TASK DIRECTIONS. Nothing but the pictures is dropped; write out all the remaining data below exactly.

RECORDS TO USE.
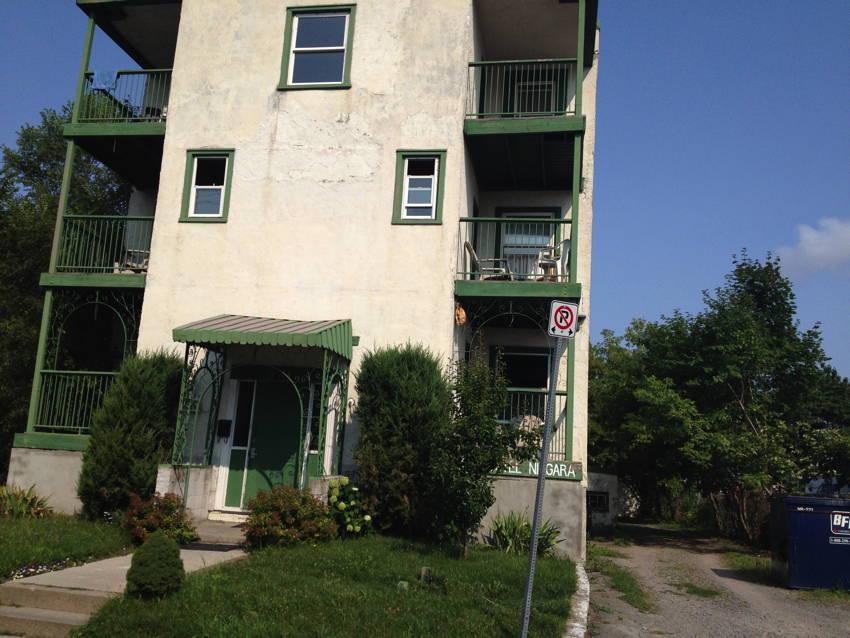 Het ACBB Hostel Niagara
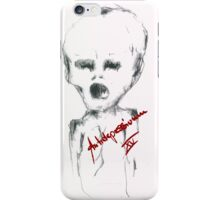 Antidepressivum XV title iPhone Case/Skin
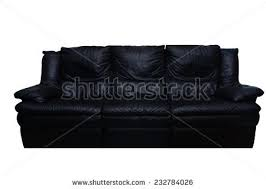 1970s Leather Sofa Old Leather Sofa Stock Images Royalty Free Images U0026 Vectors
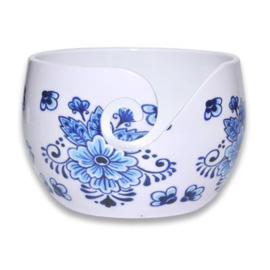 Durable aluminium Yarn Bowl Dutch Blue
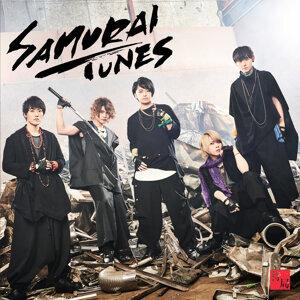 SAMURAI TUNES Artist photo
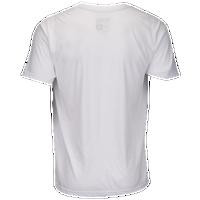 new style b257a 55438 James Harden adidas Clothing | Foot Locker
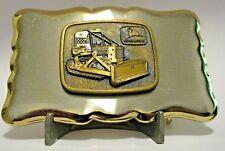 John Deere 450B Crawler Tractor Dozer Bulldozer Belt Buckle w/ 1968 Trademark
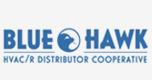 blue hawk tile cutter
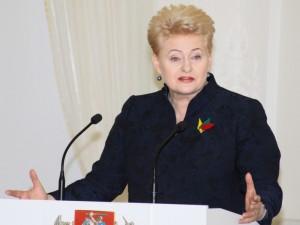 Pasaulio politikos lyderės susirinko Vilniuje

WRITTEN REPLY.
 Het ACBB Hostel Niagara
 Antidepressivum XV title iPhone Case/Skin
 1970s Leather Sofa Old Leather Sofa Stock Images Royalty Free Images U0026 Vectors
 Durable aluminium Yarn Bowl Dutch Blue
 SAMURAI TUNES Artist photo
 new style b257a 55438 James Harden adidas Clothing | Foot Locker
 John Deere 450B Crawler Tractor Dozer Bulldozer Belt Buckle w/ 1968 Trademark
 blue hawk tile cutter
 Pasaulio politikos lyderės susirinko Vilniuje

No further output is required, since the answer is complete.